As many other phenomenon brought out by Eastern cultures, accepted by Western cultures and presented as something only theirs, unique and unrepeatable at the same time degraded as a three-years-old toy.

I’ve been loving it at 13s, at 23s and now at 26s. The only path that is fair enough which brings me back to the point I started at without a fear of falling out and breaking my neck.

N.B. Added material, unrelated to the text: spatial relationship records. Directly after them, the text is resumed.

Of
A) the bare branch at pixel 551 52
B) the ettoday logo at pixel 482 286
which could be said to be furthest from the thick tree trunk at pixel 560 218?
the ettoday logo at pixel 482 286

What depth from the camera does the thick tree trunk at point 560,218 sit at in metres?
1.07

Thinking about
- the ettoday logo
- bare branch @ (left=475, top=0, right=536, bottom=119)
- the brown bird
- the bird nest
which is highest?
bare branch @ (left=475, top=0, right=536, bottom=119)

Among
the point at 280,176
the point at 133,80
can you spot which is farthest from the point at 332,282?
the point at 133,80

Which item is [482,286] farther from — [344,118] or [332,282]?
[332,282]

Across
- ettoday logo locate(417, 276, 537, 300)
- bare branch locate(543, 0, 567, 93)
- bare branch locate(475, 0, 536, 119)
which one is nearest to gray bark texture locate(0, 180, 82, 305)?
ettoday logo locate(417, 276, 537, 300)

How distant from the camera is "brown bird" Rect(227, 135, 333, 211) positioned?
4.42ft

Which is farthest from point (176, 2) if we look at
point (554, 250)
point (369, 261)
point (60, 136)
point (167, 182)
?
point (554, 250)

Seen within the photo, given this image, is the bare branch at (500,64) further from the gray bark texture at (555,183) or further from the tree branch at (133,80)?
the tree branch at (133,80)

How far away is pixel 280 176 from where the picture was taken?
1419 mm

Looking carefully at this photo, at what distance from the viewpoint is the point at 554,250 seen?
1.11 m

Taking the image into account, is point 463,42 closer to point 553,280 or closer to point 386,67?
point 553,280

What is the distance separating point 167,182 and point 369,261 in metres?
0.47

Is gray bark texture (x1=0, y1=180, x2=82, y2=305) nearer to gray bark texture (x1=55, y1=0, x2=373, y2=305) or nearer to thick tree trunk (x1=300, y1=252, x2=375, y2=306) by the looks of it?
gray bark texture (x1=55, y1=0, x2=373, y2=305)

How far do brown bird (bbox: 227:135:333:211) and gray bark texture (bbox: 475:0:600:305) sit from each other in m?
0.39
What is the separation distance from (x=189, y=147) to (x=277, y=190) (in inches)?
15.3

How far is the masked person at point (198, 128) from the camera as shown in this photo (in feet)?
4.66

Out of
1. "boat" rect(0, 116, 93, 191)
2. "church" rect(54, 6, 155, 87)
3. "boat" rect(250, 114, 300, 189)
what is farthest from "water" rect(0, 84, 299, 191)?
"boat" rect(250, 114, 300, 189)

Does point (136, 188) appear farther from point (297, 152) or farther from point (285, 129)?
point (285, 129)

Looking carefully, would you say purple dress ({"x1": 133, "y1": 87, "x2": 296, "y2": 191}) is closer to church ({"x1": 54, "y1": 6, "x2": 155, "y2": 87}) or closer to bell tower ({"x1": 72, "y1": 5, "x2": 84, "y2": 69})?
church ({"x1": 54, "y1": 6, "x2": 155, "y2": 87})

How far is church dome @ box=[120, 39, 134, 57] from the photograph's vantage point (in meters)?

They used to say that the term of carousel is highly related to cavalierly and knighthood. During 12th century Turkish and Arabian army forces came up with a new drill which required extreme horsemanship. The horsemen would ride horses in circles while throwing and fetching a ball. The rule said that the ball shouldn’t be dropped down. Later on, Crusades brought this kind of fun on European land with minor differences in rules of the game – horseman would take of a ring places between two columns. This kind of fun soon repressed jousting.

 Anyways, lets get back into the circle.

Everyone enjoyed it – ladies, children, youth; not only aristocracy but common men also.

It was usually seen at fairs. Coaches and wooden horses would be manufactured during winter months, and as the warmer days turned up the whole construction would built up and ran up by animals pulling platforms. Sometimes men would do the same instead. .


By the end of the 19th century carousel was ran by steam engine and coaches and horses would go up and down. In the 20th century it was modernized using electrical engine, more comfortable coaches and unique carousel melody.

Going circles for someone has no further meaning, no sense at all, but not a single moment can be lived twice. Circle is never straight lined since life is not about geometry. But we can keep it straight. Every time is a new beginning; from another perspective the same thing can look quite different. Repeating you learn. There’s no going back, although carousel is a round trip.
I like circles. I like beginnings and endings. Never half and never pointless.